En relation avecLe deuxième argumentConcernant le principe de bonne foi, les acheteurs soutiennent que le tribunal de première instance a commis une erreur en se concentrant sur leur conduite - et non sur celle du vendeur.  Selon les acheteurs, le vendeur les a pris en embuscade et a annulé l'accord immédiatement après la fin de la période de grâce, sans donner d'avertissement, d'avertissement ou de prolongation.  De plus, le vendeur a tenté d'annuler l'accord en août 2021, avant les événements décrits ci-dessus, après qu'un différend est survenu entre les parties concernant une autre affaire (qui n'est pas devant nous), ce qui a également conduit l'un des acheteurs (appelant 1) à bloquer le vendeur sur l'application « WhatsApp » (voir paragraphe 33 du jugement).  Les acheteurs ont également affirmé que le vendeur avait ignoré le fait qu'il avait lui aussi fondamentalement enfreint l'accord dans sa conduite.  Par conséquent, et étant donné que le paiement du solde de la contrepartie était soumis à la date de réception du formulaire 4, les acheteurs ont affirmé que le vendeur était tenu de leur accorder une prolongation avant l'annulation du contrat.  Comme il n'a pas été accordé, et en tenant compte du non-paiement dû à un dysfonctionnement, et que les acheteurs souhaitent respecter l'accord, il a été annulé de mauvaise foi (et donc illégalement).  Cela est correct, selon eux, que l'on détermine qu'il s'agit d'une violation fondamentale (prolongation en vertu du devoir de bonne foi) ou non (extension en vertu des dispositions de la loi).

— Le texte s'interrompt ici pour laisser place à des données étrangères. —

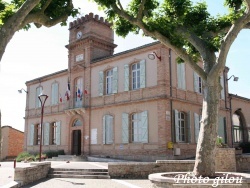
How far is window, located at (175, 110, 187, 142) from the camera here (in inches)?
757

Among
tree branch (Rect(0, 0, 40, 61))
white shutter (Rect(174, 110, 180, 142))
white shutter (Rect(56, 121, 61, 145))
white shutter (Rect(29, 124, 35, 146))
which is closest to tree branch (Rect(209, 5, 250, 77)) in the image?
tree branch (Rect(0, 0, 40, 61))

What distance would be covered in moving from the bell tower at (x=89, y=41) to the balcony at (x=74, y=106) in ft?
8.90

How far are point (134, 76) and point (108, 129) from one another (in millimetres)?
4032

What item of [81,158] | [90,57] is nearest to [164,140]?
[81,158]

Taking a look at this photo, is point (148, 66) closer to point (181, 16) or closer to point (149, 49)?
point (149, 49)

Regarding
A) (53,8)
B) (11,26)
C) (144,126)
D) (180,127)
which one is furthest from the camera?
(180,127)

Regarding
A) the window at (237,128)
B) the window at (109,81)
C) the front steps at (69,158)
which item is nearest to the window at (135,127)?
the window at (109,81)

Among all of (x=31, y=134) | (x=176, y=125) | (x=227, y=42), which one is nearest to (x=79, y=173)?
(x=176, y=125)

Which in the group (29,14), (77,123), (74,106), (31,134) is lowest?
(31,134)

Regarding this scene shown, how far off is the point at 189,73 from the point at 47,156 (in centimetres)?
1230

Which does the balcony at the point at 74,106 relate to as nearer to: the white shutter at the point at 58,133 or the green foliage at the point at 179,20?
the white shutter at the point at 58,133

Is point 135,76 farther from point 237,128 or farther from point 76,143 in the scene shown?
→ point 237,128

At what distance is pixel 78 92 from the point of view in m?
23.7

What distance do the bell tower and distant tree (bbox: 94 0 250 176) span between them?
44.8 ft
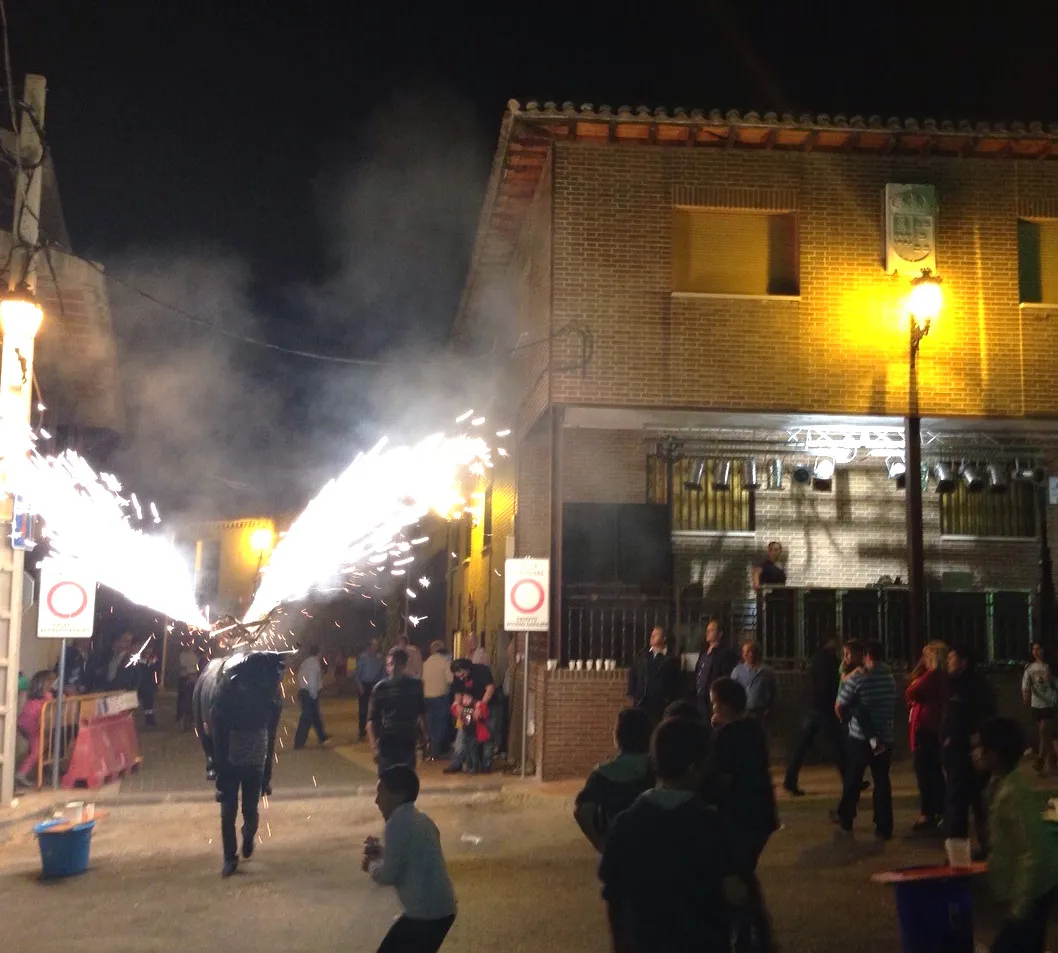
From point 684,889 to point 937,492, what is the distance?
14.3 meters

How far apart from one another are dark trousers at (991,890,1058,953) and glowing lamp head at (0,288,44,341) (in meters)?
9.67

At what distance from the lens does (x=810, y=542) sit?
17578 mm

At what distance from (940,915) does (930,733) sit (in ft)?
17.8

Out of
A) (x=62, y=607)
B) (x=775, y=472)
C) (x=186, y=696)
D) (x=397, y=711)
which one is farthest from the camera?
(x=186, y=696)

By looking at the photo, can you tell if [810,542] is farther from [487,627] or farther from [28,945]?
[28,945]

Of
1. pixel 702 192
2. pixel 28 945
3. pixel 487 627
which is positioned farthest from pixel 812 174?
pixel 28 945

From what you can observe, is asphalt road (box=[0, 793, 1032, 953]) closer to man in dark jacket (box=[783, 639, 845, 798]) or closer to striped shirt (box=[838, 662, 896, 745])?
man in dark jacket (box=[783, 639, 845, 798])

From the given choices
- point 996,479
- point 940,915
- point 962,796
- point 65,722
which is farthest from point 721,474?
point 940,915

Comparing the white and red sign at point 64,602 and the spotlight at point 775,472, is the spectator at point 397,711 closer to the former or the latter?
the white and red sign at point 64,602

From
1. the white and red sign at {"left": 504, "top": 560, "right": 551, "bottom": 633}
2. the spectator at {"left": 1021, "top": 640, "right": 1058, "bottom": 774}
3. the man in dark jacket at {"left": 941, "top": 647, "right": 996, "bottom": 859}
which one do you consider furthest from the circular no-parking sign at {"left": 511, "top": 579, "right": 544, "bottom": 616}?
the spectator at {"left": 1021, "top": 640, "right": 1058, "bottom": 774}

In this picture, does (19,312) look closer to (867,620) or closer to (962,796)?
(962,796)

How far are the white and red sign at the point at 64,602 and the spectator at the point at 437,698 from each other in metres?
4.73

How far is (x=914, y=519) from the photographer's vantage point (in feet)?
46.2

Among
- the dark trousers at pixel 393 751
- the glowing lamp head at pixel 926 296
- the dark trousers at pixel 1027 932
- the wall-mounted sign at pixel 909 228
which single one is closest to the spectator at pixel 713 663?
the dark trousers at pixel 393 751
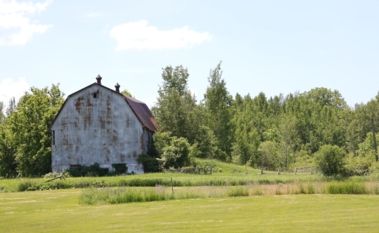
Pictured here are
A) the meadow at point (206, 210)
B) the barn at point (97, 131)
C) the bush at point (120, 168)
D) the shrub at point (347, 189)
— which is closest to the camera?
the meadow at point (206, 210)

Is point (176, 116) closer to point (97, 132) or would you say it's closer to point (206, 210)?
point (97, 132)

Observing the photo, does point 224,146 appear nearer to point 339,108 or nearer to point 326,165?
point 326,165

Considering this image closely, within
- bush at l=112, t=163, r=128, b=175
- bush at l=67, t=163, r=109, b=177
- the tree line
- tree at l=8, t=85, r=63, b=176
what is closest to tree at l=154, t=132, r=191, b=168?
the tree line

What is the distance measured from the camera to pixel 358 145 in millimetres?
105000

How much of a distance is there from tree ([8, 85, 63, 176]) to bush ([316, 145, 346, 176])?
3371 centimetres

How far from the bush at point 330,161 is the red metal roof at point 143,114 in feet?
76.2

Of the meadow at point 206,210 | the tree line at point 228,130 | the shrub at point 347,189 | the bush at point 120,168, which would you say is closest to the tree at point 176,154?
the tree line at point 228,130

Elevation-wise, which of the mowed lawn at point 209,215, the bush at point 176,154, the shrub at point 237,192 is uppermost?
the bush at point 176,154

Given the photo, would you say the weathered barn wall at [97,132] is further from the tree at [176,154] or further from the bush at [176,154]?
the bush at [176,154]

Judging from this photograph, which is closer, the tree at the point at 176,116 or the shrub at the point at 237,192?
the shrub at the point at 237,192

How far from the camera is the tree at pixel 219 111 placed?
95.6 meters

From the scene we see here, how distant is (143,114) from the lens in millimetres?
78938

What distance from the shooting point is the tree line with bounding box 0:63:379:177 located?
72.3 metres

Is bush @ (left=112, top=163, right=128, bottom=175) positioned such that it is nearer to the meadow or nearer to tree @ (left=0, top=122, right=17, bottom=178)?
tree @ (left=0, top=122, right=17, bottom=178)
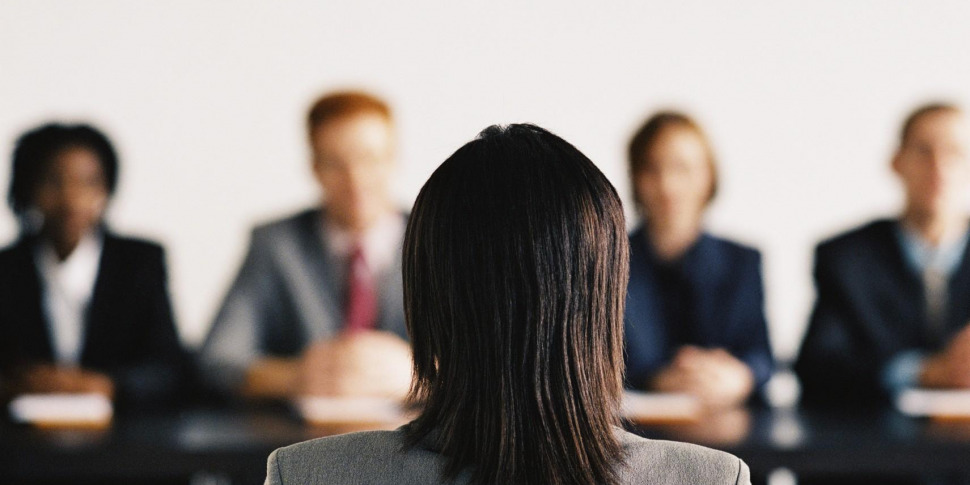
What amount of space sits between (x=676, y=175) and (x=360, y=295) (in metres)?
1.00

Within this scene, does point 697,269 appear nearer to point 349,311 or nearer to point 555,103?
point 349,311

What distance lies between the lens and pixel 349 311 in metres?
3.06

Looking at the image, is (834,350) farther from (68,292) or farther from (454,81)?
(68,292)

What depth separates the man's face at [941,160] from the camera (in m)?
2.95

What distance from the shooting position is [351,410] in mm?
2492

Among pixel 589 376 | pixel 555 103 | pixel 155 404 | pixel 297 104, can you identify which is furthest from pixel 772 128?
pixel 589 376

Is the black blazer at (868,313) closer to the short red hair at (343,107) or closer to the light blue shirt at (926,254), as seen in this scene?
the light blue shirt at (926,254)

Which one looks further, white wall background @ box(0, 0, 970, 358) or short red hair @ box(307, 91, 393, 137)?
white wall background @ box(0, 0, 970, 358)

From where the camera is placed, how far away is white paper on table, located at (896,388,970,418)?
254 centimetres

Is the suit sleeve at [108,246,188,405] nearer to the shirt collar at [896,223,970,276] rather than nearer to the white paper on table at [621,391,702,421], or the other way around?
the white paper on table at [621,391,702,421]

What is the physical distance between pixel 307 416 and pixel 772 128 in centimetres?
266

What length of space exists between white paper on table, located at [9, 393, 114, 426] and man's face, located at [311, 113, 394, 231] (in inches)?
33.8

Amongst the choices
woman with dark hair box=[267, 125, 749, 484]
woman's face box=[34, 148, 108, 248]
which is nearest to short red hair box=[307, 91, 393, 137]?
woman's face box=[34, 148, 108, 248]

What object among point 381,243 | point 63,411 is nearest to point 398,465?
point 63,411
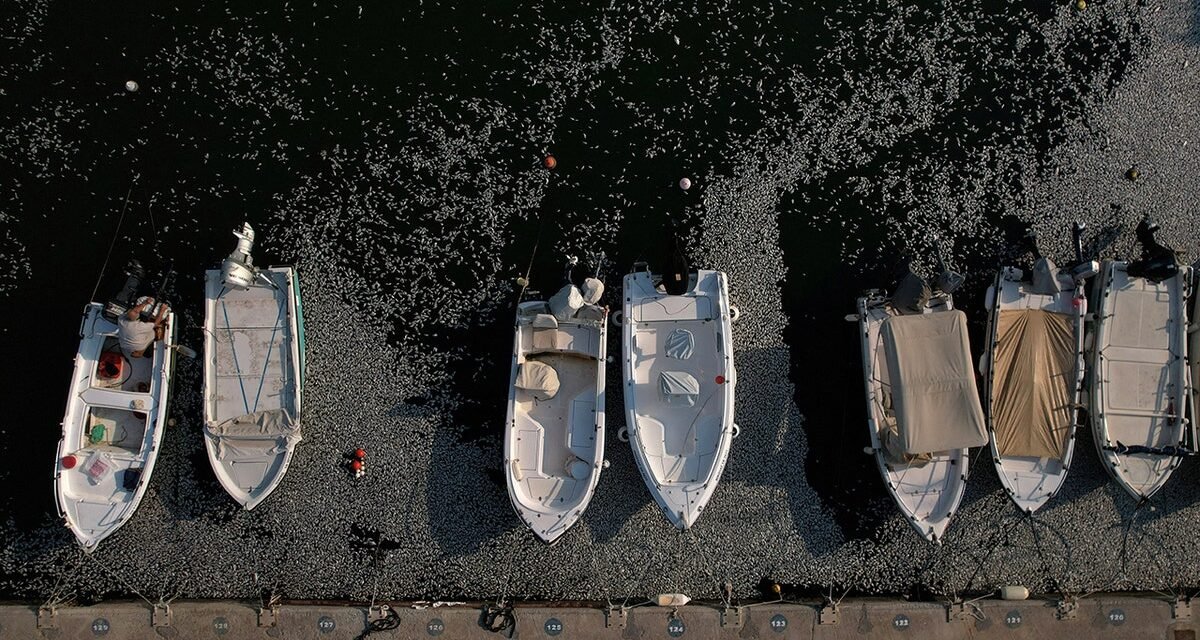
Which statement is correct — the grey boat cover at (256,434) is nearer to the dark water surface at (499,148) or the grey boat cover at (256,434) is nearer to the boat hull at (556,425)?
the dark water surface at (499,148)

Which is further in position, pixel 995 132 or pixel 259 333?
pixel 995 132

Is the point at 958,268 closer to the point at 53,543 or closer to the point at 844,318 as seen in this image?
the point at 844,318

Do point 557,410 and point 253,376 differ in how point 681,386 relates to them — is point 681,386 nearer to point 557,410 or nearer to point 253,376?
point 557,410

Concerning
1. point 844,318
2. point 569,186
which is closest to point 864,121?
point 844,318

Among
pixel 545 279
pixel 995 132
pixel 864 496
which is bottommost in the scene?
pixel 864 496

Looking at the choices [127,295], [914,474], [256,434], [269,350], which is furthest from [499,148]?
[914,474]

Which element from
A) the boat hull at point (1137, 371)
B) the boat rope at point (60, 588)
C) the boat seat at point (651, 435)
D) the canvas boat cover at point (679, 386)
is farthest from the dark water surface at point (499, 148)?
the boat hull at point (1137, 371)

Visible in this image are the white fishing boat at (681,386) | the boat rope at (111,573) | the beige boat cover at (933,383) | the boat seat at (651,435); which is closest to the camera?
the beige boat cover at (933,383)

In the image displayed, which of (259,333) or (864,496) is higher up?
(259,333)
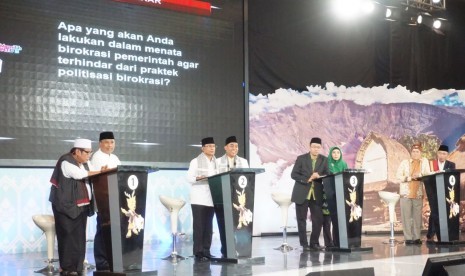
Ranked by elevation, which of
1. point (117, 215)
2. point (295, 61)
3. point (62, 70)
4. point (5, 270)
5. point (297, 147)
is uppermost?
point (295, 61)

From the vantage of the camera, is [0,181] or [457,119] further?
[457,119]

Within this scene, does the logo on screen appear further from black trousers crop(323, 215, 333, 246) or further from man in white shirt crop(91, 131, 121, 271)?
black trousers crop(323, 215, 333, 246)

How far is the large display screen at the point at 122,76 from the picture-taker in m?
7.97

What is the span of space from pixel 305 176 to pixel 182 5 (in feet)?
10.0

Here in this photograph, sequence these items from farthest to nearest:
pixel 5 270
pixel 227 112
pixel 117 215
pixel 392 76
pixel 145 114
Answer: pixel 392 76 < pixel 227 112 < pixel 145 114 < pixel 5 270 < pixel 117 215

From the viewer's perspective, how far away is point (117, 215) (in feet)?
17.9

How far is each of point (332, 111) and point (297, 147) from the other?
3.02 ft

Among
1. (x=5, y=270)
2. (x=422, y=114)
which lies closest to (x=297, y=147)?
(x=422, y=114)

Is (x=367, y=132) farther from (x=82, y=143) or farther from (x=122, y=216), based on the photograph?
(x=122, y=216)

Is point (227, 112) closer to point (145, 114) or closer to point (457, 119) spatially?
point (145, 114)

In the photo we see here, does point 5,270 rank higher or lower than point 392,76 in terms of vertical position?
lower

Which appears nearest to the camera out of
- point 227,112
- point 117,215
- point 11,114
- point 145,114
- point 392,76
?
point 117,215

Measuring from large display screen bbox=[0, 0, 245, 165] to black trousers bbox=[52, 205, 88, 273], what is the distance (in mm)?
2361

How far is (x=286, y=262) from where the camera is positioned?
671cm
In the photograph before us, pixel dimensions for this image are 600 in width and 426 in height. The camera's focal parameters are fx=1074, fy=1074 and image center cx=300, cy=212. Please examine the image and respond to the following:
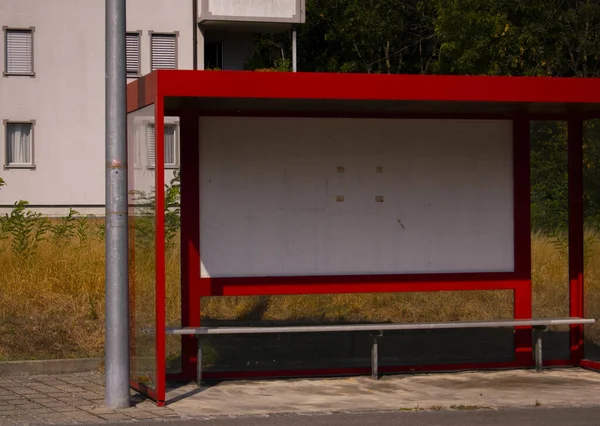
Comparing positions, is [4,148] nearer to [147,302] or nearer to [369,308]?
[369,308]

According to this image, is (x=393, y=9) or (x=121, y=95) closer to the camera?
(x=121, y=95)

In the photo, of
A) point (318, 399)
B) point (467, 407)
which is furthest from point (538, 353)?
point (318, 399)

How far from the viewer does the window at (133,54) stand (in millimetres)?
27844


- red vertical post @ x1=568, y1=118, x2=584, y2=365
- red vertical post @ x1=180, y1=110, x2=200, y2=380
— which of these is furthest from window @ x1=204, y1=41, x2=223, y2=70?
red vertical post @ x1=180, y1=110, x2=200, y2=380

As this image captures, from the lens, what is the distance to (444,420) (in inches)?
313

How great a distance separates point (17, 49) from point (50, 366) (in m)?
19.1

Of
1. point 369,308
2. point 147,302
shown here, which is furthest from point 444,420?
point 369,308

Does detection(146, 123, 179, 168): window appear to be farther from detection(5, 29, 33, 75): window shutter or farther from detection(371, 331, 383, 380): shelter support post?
detection(5, 29, 33, 75): window shutter

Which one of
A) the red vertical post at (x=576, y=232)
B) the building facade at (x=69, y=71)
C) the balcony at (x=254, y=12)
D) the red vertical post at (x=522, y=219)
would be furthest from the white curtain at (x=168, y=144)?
the building facade at (x=69, y=71)

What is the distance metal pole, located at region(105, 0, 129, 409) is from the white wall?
19.6 m

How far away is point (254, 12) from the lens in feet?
91.5

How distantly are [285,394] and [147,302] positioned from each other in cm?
142

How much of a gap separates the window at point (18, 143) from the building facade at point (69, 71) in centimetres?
3

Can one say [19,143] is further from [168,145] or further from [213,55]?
[168,145]
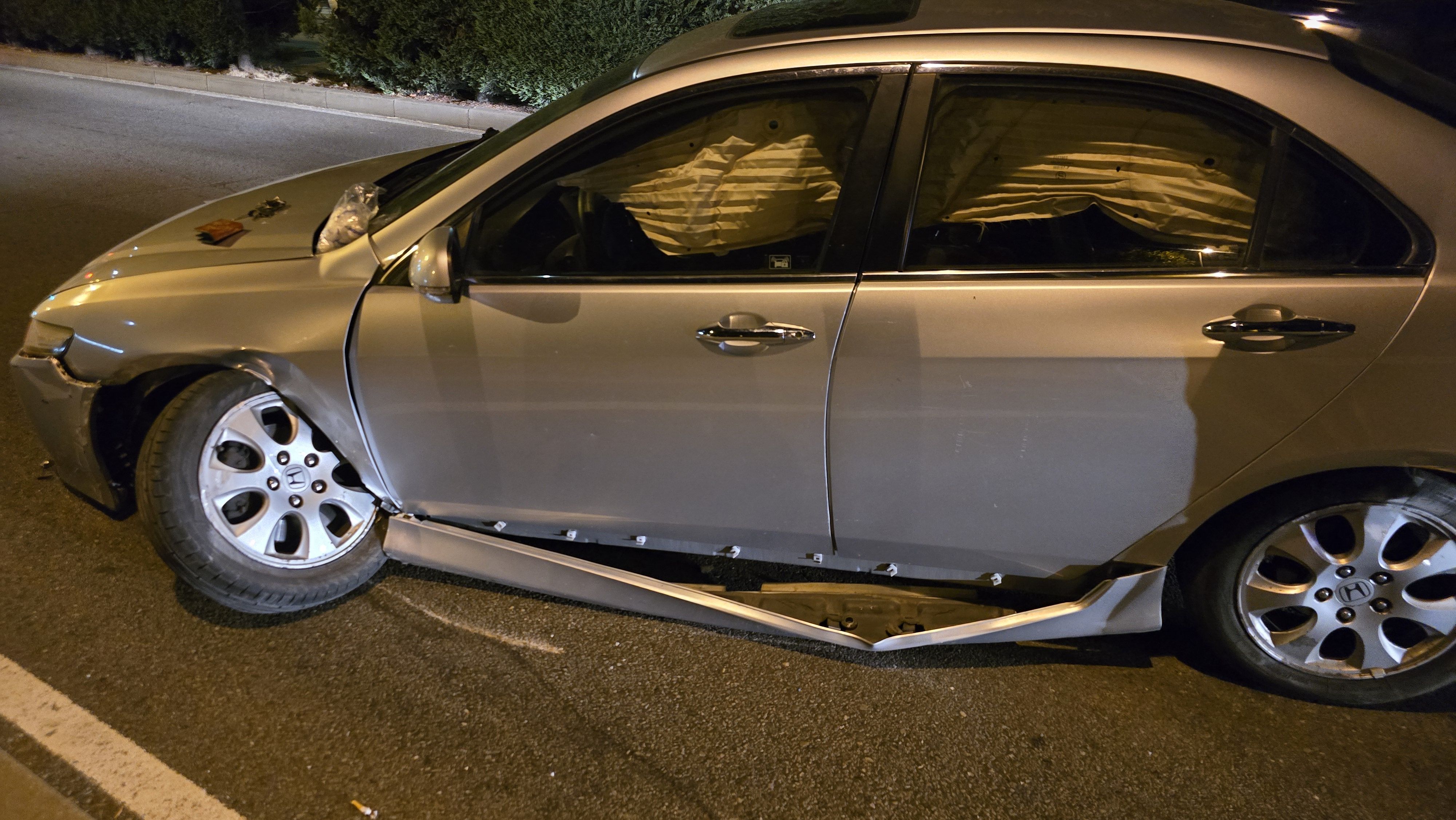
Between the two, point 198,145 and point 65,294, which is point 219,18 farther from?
point 65,294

  1. Le 10 mars 2024, le vendeur a soumis sa réponse à l'appel, dans laquelle il soutient qu'il doit être rejeté, tout en s'appuyant sur le jugement. Selon la position du vendeur, l'appel repose sur une revendication interprétative erronée concernant la classification de la violation contractuelle commise par les acheteurs comme une violation non fondamentale ; Cependant, cet argument n'a pas du tout été plaidé devant le tribunal de première instance, et il ne devrait donc pas être accepté.  Sur le fond de l'argument, le vendeur soutient que l'interprétation proposée par les acheteurs de la clause 18 de l'accord est incohérente et en fait une lettre morte.  Selon lui, l'interprétation correcte de l'article est que « une violation d'un engagement fondamental constituera une violation fondamentale », mais un retard d'une semaine dans son exécution ne sera pas considéré comme une violation (article 26 de la Réponse à l'appel).  Selon le vendeur, cette interprétation est également appropriée aux objectifs de l'accord, car elle crée une certitude qui favorise la réalisation des contrats.  Il a également été soutenu que même si la violation de l'obligation en lien avec les dates de paiement n'était pas définie dans l'accord comme une violation fondamentale, elle devait néanmoins être considérée comme telle.  Cela alors que la majeure partie de la contrepartie pour l'achat de l'appartement n'a pas été payée, et les acheteurs en ont même été prévenus à l'avance.  De plus, le vendeur soutient que les acheteurs ignorent les implications de la manière dont ils ont agi, et en particulier qu'ils n'ont pas agi pour le convaincre qu'ils tentaient effectivement de rembourser le solde de la contrepartie ; Ils ne lui ont pas transféré le montant qui devait être versé à partir de l'équité, même s'il était entre leurs mains ; Ils ne lui ont pas montré leur situation financière.  Dans ces circonstances, selon le vendeur, il manquait de confiance de sa part quant à la capacité ou à la volonté des acheteurs de corriger la violation.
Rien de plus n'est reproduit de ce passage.